DOJ statistics show that the department received 1,003 petitions for pardons and another 5,657 for sentence commutations that could have been considered by Trump since he was in the White House.

Trump has granted 10 pardons and just four commutations.

His pardon recipients include controversial former Arizona Sheriff Joe Arpaio, Lewis "Scooter" Libby, former chief of staff for Vice President Dick Cheney, deceased boxer Jack Johnson, conservative pundit Dinesh D'Souza, and, most recently, former media mogul Conrad Black, who wrote a biography entitled "Donald J. Trump: A President Like No Other."

Two other pardon recipients, Oregon ranchers Dwight Hammond and his son, Steven Hammond, also had their prison sentences for arson on federal lands commuted by Trump.

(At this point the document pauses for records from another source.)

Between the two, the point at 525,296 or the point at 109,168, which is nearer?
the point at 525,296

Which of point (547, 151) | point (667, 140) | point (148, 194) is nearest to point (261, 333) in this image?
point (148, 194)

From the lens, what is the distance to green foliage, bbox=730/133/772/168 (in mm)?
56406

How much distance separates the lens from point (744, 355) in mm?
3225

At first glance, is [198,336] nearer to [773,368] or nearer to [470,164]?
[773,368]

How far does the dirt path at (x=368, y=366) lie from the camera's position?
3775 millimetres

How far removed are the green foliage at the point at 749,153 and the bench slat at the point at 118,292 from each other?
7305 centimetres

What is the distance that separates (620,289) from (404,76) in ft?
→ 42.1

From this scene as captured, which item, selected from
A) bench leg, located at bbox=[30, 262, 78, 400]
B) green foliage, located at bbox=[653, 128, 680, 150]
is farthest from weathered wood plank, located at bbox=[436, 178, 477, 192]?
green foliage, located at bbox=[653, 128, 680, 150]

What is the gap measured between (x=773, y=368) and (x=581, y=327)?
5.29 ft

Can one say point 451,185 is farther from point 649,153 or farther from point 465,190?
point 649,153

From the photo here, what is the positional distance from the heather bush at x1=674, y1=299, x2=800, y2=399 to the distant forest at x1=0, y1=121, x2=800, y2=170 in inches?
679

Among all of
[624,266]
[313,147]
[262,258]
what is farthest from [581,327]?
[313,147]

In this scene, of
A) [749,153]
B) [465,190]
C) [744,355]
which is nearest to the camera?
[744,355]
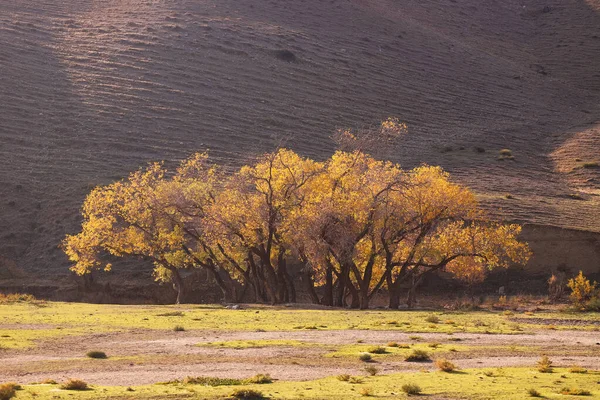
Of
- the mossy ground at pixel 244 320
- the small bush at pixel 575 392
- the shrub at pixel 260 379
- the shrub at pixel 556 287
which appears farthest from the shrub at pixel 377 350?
the shrub at pixel 556 287

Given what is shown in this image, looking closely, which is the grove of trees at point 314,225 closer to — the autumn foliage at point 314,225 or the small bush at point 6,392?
the autumn foliage at point 314,225

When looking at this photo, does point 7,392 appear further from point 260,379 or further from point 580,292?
point 580,292

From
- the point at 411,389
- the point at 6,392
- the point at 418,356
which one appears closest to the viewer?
the point at 6,392

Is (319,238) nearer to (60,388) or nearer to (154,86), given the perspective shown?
(60,388)

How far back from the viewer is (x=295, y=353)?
20.7m

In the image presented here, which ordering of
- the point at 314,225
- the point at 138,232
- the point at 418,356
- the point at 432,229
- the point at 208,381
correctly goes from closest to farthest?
the point at 208,381
the point at 418,356
the point at 314,225
the point at 432,229
the point at 138,232

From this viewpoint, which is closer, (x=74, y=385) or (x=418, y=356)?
(x=74, y=385)

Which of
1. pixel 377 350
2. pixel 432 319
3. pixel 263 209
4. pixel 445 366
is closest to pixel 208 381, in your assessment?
pixel 445 366

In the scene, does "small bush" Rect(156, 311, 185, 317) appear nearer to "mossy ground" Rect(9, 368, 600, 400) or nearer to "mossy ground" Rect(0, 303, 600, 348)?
"mossy ground" Rect(0, 303, 600, 348)

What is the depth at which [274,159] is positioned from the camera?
3994 centimetres

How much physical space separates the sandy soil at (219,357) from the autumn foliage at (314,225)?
11.6 metres

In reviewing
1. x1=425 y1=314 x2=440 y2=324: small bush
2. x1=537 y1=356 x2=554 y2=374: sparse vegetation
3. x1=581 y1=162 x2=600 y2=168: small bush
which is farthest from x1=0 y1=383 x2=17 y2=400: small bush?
x1=581 y1=162 x2=600 y2=168: small bush

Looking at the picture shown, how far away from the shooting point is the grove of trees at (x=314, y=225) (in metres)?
37.1

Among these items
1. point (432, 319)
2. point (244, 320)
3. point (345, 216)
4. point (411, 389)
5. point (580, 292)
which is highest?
point (345, 216)
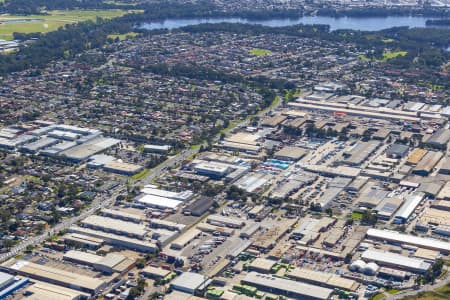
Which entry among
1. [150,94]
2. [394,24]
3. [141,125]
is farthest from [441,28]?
[141,125]

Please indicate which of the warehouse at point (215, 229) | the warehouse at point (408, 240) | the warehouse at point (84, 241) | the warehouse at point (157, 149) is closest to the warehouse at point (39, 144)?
the warehouse at point (157, 149)

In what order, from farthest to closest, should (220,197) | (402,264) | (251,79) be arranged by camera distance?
(251,79) < (220,197) < (402,264)

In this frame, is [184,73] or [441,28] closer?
[184,73]

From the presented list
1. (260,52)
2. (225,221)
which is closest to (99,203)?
(225,221)

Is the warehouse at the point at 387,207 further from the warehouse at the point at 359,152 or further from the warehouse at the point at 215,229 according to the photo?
the warehouse at the point at 215,229

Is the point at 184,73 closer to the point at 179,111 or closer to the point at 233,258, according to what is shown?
the point at 179,111

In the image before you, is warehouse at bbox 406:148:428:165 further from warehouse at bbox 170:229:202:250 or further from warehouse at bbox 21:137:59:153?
warehouse at bbox 21:137:59:153

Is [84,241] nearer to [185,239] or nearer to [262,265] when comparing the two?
[185,239]
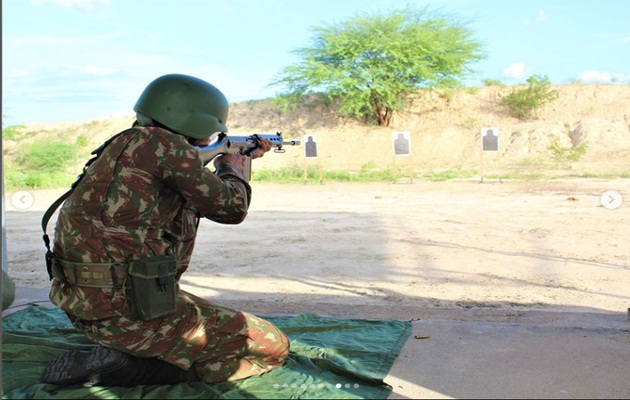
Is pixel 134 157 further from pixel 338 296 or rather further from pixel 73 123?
pixel 73 123

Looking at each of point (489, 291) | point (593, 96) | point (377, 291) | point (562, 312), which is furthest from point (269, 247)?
point (593, 96)

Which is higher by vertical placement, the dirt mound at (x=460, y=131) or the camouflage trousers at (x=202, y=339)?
the dirt mound at (x=460, y=131)

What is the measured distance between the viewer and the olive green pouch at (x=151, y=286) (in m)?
2.38

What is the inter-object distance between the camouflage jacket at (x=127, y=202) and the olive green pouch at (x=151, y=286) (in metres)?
0.07

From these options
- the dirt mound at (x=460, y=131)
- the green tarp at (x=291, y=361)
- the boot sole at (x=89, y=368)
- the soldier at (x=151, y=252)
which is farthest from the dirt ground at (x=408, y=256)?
the dirt mound at (x=460, y=131)

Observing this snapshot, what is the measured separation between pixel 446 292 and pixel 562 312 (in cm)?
128

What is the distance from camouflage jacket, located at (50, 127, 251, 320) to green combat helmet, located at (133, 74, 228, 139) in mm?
137

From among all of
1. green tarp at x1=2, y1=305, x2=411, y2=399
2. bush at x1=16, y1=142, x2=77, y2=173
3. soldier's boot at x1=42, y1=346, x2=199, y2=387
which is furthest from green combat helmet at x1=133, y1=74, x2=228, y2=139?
bush at x1=16, y1=142, x2=77, y2=173

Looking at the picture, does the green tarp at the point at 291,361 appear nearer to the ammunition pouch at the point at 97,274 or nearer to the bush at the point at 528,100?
the ammunition pouch at the point at 97,274

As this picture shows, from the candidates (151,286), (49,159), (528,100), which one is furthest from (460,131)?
(151,286)

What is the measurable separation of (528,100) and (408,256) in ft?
76.5

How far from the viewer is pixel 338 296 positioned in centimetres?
479

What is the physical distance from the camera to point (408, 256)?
661 cm

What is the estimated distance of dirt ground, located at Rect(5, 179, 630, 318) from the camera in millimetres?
4660
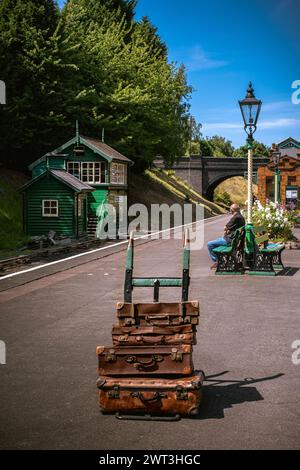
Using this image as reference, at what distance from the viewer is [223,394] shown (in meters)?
6.24

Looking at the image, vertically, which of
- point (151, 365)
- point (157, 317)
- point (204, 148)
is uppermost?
point (204, 148)

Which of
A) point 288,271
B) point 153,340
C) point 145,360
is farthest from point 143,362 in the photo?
point 288,271

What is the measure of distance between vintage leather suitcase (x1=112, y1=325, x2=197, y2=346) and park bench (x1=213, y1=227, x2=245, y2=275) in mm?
9586

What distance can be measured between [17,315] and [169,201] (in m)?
46.6

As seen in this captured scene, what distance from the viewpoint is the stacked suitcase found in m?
5.48

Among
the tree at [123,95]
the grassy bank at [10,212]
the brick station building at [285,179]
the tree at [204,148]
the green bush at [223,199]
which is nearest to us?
the grassy bank at [10,212]

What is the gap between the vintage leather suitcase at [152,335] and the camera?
577 cm

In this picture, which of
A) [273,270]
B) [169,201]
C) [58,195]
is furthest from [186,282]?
[169,201]

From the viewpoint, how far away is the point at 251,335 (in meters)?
8.84

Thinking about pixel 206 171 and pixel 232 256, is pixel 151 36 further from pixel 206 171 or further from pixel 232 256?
pixel 232 256

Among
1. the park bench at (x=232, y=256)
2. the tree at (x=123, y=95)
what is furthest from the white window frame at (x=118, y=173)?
the park bench at (x=232, y=256)

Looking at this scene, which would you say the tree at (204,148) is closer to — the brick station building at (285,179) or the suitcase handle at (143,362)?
the brick station building at (285,179)

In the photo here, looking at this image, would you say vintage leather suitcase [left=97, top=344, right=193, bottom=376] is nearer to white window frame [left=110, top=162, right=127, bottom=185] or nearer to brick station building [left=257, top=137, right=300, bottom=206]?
white window frame [left=110, top=162, right=127, bottom=185]

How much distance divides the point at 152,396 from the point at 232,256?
1044 cm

Madoff's former longtime secretary also is asking Trump for a commutation of her six-year prison term for helping facilitate the Ponzi scheme, according to the Justice Department's webpage.

In January, a federal judge rejected a separate request by that secretary, Annette Bongiorno, 70, to be released into home confinement. Bongiorno has served nearly 4½ years of her prison sentence in a federal facility in New York state.

Peter Madoff, Bernie's younger brother, pleaded guilty in 2012 to falsifying records at the Madoff investment firm, and to conspiracy to commit securities fraud. He was sentenced to 10 years in prison, and is due to be released in October 2020.

There is no record of a clemency petition from Peter Madoff on the Justice Department's website.

Ruth Madoff in May agreed to pay $594,000 and to surrender her remaining assets when she dies as part of a settlement of claims by Irving Picard, the court-appointed trustee who for years has tried to recoup money for Madoff's customers. Ruth Madoff was never charged in connection with her husband's crimes.

Madoff's scheme originally was estimated to have lost upward of $65 billion for his investors.

But Picard as of last November had recovered more than $13.3 billion of the approximately $17.5 billion of claims by customers who say they were swindled by Madoff's scheme.

The Wall Street Journal, in a story about that tally, noted, "That's a little over 75 cents on the dollars, which is remarkable, considering that when they started Mr. Picard expected to recover '5 to 10 cents on the dollar,' which is 'typical in a Ponzi-scheme case.'"

Madoff's sons have both died since he was locked up. His oldest son, Mark, hanged himself in December 2010, on the second anniversary of his father's confession to the Madoff family of his crimes.

Madoff's other son, Andrew, died in 2014 after a long battle with a rare form of cancer.

Neither Andrew nor Mark were ever charged in connection with their father's crimes.

But Picard reached settlements with both sons' estates and related defendants totaling more than $23 million in 2017.